AMS groupies take over California: by Terri Gregory
The annual meeting combines symposia in many areas. SSEC researchers and NOAA employees stationed in Madison gave presentations of both papers and posters in these symposia: Education; Hydrology; Interactive Information Processing Systems (IIPS) for Meteorology, Oceanography, and Hydrology; Lidar Atmospheric Applications; Polar Meteorology and Oceanography; Atmospheric Science Librarians International (ASLI) Conference; History. Check out the program itinerary on the Web.
SSEC and NOAA/NESDIS researchers also gave many presentations in the GOES-R/NPOESS Symposium. In the Ninth Symposium on Integrated Observing and Assimilation Systems for the Atmosphere, Oceans, and Land Surface, SSEC Director Hank Revercomb, with a host of co-authors, presented “Atmospheric InfraRed Sounder (AIRS) radiance validation with the Scanning High-resolution Interferometer Sounder (S-HIS) aircraft instrument” and Dave Santek later spoke on “Error characteristics of satellite-derived atmospheric motion vectors.”
In addition to the center’s physical presence in San Diego, SSEC was noted in The Daily BAMS, a newsletter published and distributed during the meeting. CIMSS’ new supercomputer, an SGI Altix 3700, was featured in “Parcels” on Monday, January 10. The computer purchase was funded by the Defense University Research Instrumentation Program that sponsors university research. Some organizations’ promotional items included SSEC imagery and research: Unidata’s eye-catching bookmark features both the SSEC global montage and the sea surface temperature images. NOAA’s “noaaresearch” brochure features the sea surface temperature image. NOAA’s “The NESDIS Cooperative Research Program” profiles both the Advanced Satellite Products Branch, NOAA’s research group stationed at SSEC, and the Cooperative Institute for Meteorological Satellite Studies, listing research capabilities of each.
Learning new tricks: In early January, Bob Aune (NOAA with CIMSS) learned how to acquire and implement the Gridded Statistical Interpolation (GSI) system at the first GSI users’ orientation held at the Environmental Modeling Center (EMC) in Camp Springs, MD. Scientists plan to implement the GSI, a new three-dimensional variational analysis system, in both regional and global modeling systems.

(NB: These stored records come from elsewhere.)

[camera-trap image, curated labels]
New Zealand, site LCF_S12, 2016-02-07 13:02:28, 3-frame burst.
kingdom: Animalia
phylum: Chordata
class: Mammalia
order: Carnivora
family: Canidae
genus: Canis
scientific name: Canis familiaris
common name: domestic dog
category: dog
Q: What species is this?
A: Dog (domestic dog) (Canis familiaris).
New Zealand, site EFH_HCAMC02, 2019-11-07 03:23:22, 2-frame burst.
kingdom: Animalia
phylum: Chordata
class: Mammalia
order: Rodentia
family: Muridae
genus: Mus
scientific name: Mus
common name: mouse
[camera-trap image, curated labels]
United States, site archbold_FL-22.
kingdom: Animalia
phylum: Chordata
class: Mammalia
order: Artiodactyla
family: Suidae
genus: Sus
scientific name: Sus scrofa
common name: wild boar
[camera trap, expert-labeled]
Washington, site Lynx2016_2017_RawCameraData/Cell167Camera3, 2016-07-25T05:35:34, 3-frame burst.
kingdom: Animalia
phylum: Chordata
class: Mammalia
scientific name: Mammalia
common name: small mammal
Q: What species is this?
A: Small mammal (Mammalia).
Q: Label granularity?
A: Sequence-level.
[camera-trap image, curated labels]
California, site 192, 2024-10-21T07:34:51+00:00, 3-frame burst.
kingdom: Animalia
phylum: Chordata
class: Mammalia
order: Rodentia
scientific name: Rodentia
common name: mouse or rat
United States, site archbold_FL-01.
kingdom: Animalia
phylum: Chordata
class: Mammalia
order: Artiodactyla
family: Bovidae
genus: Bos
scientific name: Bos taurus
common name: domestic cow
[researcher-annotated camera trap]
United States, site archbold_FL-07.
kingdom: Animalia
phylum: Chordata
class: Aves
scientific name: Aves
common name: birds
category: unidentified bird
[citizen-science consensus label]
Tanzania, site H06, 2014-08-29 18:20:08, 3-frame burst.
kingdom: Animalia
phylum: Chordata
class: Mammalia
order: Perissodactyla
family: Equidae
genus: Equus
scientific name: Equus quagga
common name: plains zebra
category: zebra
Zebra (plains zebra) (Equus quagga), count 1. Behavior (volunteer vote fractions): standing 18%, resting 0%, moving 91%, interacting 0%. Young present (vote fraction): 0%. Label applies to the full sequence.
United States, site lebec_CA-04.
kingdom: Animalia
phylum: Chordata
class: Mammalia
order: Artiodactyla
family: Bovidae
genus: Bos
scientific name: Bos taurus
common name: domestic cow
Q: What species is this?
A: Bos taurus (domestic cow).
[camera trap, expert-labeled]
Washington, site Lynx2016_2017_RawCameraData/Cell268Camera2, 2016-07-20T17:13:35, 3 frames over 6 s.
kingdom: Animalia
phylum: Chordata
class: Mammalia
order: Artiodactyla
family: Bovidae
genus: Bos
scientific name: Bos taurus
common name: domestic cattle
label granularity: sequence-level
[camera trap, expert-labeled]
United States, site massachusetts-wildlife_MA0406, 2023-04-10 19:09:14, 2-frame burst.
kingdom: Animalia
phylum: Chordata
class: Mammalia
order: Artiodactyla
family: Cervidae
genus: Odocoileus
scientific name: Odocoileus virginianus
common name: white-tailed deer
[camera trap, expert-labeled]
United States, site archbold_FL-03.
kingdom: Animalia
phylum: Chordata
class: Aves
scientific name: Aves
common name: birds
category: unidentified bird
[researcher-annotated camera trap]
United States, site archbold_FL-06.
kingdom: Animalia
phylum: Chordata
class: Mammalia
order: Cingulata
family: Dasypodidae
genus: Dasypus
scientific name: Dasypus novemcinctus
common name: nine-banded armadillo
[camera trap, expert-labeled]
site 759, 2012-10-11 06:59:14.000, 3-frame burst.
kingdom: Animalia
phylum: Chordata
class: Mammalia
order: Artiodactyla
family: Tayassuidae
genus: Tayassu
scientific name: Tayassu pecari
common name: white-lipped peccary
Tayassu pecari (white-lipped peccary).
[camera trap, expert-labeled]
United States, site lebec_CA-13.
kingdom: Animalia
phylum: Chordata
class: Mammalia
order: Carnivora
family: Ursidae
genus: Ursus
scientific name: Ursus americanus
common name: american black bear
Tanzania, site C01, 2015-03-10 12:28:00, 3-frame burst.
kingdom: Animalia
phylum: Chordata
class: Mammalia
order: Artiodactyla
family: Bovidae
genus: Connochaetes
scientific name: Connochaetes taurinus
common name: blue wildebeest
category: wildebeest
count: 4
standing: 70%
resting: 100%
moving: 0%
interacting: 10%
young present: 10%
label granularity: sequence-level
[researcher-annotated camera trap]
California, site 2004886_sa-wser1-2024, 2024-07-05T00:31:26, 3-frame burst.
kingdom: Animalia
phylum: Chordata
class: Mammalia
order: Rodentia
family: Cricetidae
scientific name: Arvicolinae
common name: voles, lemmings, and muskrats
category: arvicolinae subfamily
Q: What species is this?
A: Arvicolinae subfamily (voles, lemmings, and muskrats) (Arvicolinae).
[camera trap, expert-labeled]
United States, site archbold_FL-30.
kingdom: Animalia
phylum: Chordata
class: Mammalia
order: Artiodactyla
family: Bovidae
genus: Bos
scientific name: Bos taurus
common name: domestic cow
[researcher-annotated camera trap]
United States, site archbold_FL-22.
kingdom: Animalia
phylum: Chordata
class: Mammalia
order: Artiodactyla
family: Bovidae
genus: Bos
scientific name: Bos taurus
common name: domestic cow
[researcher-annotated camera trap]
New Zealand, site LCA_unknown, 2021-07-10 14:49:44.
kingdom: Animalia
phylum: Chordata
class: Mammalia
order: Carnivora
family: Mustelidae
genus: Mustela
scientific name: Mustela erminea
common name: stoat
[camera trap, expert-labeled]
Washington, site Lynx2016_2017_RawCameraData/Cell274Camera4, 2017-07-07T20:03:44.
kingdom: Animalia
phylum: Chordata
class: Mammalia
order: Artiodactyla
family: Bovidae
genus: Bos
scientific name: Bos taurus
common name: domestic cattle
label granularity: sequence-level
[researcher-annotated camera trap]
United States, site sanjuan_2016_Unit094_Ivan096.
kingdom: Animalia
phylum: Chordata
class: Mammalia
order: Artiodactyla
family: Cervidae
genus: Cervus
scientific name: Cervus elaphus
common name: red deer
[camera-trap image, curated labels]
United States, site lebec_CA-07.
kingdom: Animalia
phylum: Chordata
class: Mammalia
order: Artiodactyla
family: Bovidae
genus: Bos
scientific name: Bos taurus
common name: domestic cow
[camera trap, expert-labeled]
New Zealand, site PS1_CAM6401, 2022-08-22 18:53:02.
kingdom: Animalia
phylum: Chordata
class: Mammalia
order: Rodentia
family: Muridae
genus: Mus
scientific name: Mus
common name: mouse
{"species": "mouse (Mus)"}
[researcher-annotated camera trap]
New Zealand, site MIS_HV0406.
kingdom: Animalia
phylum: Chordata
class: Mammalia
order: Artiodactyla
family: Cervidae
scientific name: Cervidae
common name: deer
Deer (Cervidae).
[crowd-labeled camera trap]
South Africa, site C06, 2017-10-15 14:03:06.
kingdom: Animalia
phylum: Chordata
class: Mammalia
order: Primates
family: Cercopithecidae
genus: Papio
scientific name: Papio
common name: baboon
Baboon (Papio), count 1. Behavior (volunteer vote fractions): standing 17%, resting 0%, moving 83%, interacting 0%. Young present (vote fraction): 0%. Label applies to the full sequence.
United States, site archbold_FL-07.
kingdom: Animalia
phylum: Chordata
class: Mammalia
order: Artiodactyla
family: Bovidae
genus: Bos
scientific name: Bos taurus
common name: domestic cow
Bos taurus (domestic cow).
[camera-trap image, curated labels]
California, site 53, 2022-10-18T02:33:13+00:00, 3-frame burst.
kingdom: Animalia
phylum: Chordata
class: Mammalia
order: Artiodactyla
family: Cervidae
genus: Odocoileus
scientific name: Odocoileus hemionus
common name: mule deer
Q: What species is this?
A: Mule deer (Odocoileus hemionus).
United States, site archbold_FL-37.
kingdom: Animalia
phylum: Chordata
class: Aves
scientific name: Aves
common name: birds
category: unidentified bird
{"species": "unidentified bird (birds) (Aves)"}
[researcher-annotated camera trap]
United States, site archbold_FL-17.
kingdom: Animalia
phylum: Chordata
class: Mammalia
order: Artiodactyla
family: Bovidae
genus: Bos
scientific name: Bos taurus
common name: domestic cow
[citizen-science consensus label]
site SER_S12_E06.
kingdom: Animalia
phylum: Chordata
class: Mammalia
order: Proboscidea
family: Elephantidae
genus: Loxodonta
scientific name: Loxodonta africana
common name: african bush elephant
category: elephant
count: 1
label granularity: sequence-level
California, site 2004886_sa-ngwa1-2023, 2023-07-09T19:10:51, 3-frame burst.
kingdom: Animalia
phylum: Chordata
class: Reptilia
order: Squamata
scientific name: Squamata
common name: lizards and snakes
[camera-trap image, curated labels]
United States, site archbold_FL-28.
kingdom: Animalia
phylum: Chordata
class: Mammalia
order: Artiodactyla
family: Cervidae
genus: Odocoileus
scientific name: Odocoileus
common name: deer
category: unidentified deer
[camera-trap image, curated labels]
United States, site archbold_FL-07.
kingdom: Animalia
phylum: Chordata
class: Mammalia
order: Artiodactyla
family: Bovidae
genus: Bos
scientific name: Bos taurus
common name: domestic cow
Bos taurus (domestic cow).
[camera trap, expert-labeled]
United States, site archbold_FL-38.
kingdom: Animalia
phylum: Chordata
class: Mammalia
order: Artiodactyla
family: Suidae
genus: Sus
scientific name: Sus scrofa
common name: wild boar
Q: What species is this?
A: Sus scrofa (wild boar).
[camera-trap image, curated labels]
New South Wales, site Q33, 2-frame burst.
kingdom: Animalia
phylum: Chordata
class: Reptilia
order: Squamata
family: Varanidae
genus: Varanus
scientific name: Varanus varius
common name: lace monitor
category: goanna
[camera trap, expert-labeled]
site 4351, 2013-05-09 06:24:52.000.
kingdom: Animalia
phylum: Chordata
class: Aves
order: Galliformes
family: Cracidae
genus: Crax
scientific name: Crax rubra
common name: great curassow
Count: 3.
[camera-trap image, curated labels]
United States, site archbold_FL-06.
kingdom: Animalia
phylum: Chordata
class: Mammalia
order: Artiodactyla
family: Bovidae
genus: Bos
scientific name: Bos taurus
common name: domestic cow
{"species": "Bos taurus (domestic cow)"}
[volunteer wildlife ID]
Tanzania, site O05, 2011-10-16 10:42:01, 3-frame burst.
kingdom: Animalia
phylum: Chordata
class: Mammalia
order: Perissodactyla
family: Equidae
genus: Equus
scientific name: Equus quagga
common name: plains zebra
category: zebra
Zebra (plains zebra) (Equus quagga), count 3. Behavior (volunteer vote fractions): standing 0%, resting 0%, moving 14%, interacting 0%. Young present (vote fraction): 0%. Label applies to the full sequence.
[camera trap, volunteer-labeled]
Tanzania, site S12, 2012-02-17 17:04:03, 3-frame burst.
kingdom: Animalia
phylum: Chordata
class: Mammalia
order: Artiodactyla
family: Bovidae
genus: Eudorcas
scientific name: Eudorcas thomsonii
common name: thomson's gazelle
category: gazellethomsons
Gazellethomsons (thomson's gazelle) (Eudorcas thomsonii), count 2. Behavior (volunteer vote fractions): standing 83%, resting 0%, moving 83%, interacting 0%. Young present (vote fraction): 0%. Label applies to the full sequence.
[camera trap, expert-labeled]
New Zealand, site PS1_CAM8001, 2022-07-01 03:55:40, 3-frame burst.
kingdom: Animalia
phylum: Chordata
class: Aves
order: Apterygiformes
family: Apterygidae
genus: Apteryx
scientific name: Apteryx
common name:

CIMSS wants to use the GSI alongside the next generation of the operational mesoscale model and to use the code in testing satellite data assimilation algorithms.
Looking ahead: Margaret Mooney with SSEC’s Office of Space Science Education joined forces with Van Valaskey and Gary Graper to prepare a Science Alliance/UW-Madison exhibit at the annual meeting of the Wisconsin Society of Science Teachers (WSST) in LaCrosse on this coming April 14, 15 and 16. All three are members of UW- Madison’s Science Alliance, a group formed to advocate and pursue science outreach. Mooney hopes to provide an opportunity for scientists to connect with local science teachers and to promote the center’s outreach programs.
Teaching award noted: by Terri Gregory
Some annual recognition: The UW-Madison’s 2003-2004 annual report included acknowledgments of SSEC projects beginning with Wisconsin Weather Stories. The report also mentioned PEOPLE, Science Expeditions, and IceCube.